Sin embargo, mientras lo contemplo, atestigua que su constructor no fue sino uno más entre los reyes. Y es como si pudiese ver a generales y tropas, hasta donde alcanza la vista; como si las embajadas extranjeras sufrieran bajo el sol, esperando consternados detrás de las multitudes; como si los juglares en el centro del salón canturrearan tonadas con labios de ciruela. Como si la fiesta hubiese sido anteayer y ayer la prisa por partir.
Construido para una alegría eterna, su dominio se tornó en condolencia y consuelo, y merece que ahora le preste mis lágrimas.
Oda a las ruinas de Ctesifonte , de al-Buhturî trad. Àlex Queraltó Bartrés, adaptada por Alberto Pérez Rubio
Así cantaba al-Buhturî, poeta de la corte abasí, en el siglo IX, a las ruinas de Ctesifonte, la otrora orgullosa corte de la casa de Sasán, cuando su milenario sueño no hacía sino comenzar, poco más de un siglo transcurrido de su conquista por los árabes. Como el Ozymandias de Shelley, los versos de al-Buhturî, recuerdo y olvido, memoria y desmemoria, nos avisan de lo fugaz de las glorias humanas y de lo vano de nuestros afanes, granos minúsculos en el molino del tiempo.
Y, sin embargo, nos afanamos. Nos afanamos porque esa es nuestra esencia, porque esa es la esencia del hombre, y en ese afán peleamos contra el olvido. Porque, ¿qué es narrar historia sino esa pelea? Pelea desigual, tarea que, como la de Sísifo, no tiene final ni victoria, tampoco derrota, porque solo con arrostrarla ya hemos ganado, siquiera un poco, al negro telón de Cronos. Y eso lo saben hombres como José Soto Chica, Pepe, que con el mismo valor y la misma entereza con que arrostra la vida, arrostra nuestra pugna contra la desmemoria. Es para mí un orgullo ser su escudero en esta lid y poder ofrecerle la montura de Desperta Ferro para que, como un saravan de antaño, cabalgue, su acero y seda transmutados en palabra.
Sea usted, lector, también compañero de Pepe, en su batalla por arrojar luz a las tinieblas de una edad, oscura sí, pero acaso no más que otras que en el mundo han sido.

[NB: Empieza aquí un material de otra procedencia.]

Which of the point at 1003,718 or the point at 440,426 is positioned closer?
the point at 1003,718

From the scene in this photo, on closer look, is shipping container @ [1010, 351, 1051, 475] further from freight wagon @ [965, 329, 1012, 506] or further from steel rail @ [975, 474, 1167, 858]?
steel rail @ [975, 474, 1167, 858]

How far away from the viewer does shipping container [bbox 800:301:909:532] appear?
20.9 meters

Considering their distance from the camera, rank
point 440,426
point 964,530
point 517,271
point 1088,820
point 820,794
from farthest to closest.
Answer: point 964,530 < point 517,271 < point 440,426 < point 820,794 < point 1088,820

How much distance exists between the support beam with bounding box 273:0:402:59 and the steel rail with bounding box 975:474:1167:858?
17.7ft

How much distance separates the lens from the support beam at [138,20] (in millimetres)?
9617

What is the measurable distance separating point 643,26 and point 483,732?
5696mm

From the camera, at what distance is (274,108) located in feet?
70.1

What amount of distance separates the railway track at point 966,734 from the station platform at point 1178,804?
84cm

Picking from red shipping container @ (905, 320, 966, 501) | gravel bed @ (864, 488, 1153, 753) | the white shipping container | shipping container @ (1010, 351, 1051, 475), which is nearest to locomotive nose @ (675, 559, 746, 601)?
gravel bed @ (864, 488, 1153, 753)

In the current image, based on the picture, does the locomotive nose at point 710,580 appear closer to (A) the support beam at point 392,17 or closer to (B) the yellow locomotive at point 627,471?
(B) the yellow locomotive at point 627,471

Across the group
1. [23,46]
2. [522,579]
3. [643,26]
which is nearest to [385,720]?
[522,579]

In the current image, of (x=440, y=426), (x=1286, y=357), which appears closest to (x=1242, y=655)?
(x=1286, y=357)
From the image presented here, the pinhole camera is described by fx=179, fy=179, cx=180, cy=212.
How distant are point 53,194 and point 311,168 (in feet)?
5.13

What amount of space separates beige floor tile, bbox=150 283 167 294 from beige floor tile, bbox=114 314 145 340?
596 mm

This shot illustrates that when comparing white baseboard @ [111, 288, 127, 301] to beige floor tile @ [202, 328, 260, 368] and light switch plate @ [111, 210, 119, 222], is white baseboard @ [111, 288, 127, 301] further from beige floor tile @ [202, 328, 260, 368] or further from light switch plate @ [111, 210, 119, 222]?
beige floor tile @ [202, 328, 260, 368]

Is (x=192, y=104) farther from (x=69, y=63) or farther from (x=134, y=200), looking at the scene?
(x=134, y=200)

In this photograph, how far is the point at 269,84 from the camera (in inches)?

Tor, Ampurdán, agosto de 2019
Introducción
La guerra en la Edad Oscura: batallas y ejércitos olvidados
«El chorreo torrencial del fuego y la sangre, las incursiones de los bandidos, La invasión asesina, el clamor de los demonios, los gritos de los dragones…». 1 De esta estremecedora y apocalíptica manera, un obispo armenio de la segunda mitad del siglo VII trataba de trasladar a sus lectores el horror desencadenado por las grandes y continuas guerras de su tiempo. De hecho, aunque la Edad Media fue ya de por sí una época en la que la guerra se manifestó omnipresente, lo cierto es que el periodo que va del siglo V al VIII constituye un auténtico «clamor de demonios». Un bélico estruendo que configuró nuestro propio tiempo. En efecto, los siglos que van del V al VIII contemplaron los conflictos que transformaron de forma definitiva el antiguo mundo, configurado en esencia por la existencia de tres grandes imperios: el romano, el persa y el chino, en un nuevo mundo en el que las invasiones y conquistas araboislámicas quebraban para siempre la unidad del Mediterráneo romano, domeñaban al último Imperio persa, se apoderaban de Asia Central y del noroeste del subcontinente indio, rozaban las fronteras de China y, hacia el otro extremo del mundo antiguo, sumergían la Hispania visigoda y tentaban el Reino franco de las Galias.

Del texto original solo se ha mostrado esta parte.